It also uses a series of reusable and disposable bags for maintenance with the customer, and provides the same data services that our data pod uses. This is also a solar powered and electric product, where it monitors up to six key metrics for water quality at the surface level. And what we hope to do is that as we continue to expand our deployments with both pods and rovers, that we actually build heat maps of data that are so dense, we can provide predictive analytics to coastal regions around the US about when pollution events will actually happen. And then they're all IoT enabled.
So, with that being said, I will let Jonathan jump into it to tell you a little bit more about how these solutions kind of come together with Blues Wireless, and give you more of a granular dive into the technology.
Speaker: Jonathan Rosales - Co-Founder and CTO - Clean Earth Rovers 24:04
Thanks, Michael. Hey, everyone. So yeah, I'm just diving a bit deeper. I think, the main benefits for us when we were prototyping and doing all this technology scouting, I originally started with a couple different cellular modules. In our application, since we're talking about outdoor IoT devices, cellular was the right option. We looked a little bit into LoRaWAN, but honestly, that still requires gateways that you need to have nearby, and so on. So, cellular was the right choice at that moment.

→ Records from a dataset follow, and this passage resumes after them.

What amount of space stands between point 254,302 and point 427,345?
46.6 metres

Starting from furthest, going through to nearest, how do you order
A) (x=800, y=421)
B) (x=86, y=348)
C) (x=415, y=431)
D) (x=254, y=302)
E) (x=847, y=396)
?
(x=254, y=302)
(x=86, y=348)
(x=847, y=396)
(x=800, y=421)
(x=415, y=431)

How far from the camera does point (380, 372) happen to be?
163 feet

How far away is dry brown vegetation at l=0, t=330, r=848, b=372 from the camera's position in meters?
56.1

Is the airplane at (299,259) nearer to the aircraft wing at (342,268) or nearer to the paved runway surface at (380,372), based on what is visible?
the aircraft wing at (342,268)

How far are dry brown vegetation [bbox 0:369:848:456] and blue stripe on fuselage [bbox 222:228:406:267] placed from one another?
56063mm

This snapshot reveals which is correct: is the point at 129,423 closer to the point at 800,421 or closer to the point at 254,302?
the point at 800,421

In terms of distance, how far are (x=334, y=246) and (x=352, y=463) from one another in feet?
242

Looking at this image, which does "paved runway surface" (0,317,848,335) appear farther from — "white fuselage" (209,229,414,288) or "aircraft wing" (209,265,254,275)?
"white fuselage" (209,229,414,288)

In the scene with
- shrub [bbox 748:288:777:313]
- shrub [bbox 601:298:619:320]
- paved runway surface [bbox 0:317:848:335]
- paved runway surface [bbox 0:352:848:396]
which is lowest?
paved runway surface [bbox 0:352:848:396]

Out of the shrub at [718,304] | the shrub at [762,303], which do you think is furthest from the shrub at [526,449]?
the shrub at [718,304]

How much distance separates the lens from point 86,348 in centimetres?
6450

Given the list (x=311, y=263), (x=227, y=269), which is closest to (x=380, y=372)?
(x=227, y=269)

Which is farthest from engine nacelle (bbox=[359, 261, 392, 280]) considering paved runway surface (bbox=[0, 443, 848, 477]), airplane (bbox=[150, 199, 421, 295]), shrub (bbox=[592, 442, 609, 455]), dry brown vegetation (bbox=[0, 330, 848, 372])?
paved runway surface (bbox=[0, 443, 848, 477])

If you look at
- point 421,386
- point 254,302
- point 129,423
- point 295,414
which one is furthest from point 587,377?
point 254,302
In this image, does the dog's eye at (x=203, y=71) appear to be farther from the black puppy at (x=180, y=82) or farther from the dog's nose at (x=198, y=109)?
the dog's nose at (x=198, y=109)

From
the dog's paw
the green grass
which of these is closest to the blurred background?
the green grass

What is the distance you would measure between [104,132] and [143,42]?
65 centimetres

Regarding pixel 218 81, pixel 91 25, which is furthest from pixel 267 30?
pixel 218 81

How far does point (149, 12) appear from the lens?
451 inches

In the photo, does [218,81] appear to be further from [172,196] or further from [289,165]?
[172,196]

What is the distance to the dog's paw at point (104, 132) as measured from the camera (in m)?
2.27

As I was testing, honestly, the big pluses that I found in Blues, and why I leaned towards using the Notecard, was first the low power consumption in our particular application. We want to have this device itself being self-powered, and just have enough energy through solar technologies. As we know, solar is not as efficient as we want it. We’re talking about like a 20%, roughly, in the best scenario. So that actually makes a big constraint on your application. And that's why being able to power like, if you've done electrical work, 8-microamps of consumption when it's idling, that's amazing. It's something that you would definitely want. And so that was the first tractive point there.
Then obviously, the Notecard, the Notecarriers, are really well designed in my personal opinion. And they incorporate other aspects that we wanted in our devices, such as the GPS, and the cellular connectivity, and the battery. And it has a power administration system embedded into it. So that's just a lot of electrical stuff and electronics that makes it really attractive as a development board. And even as in solution to just integrating, but the cherry on top was the Notecard itself.
So, the platform, being able to just make it so easy to interact with our cloud and our cloud databases, that was really nice. And, for those of you who have not used Notehub yet, I recommend looking when you set up your routes, it also offers JSON data expression editor.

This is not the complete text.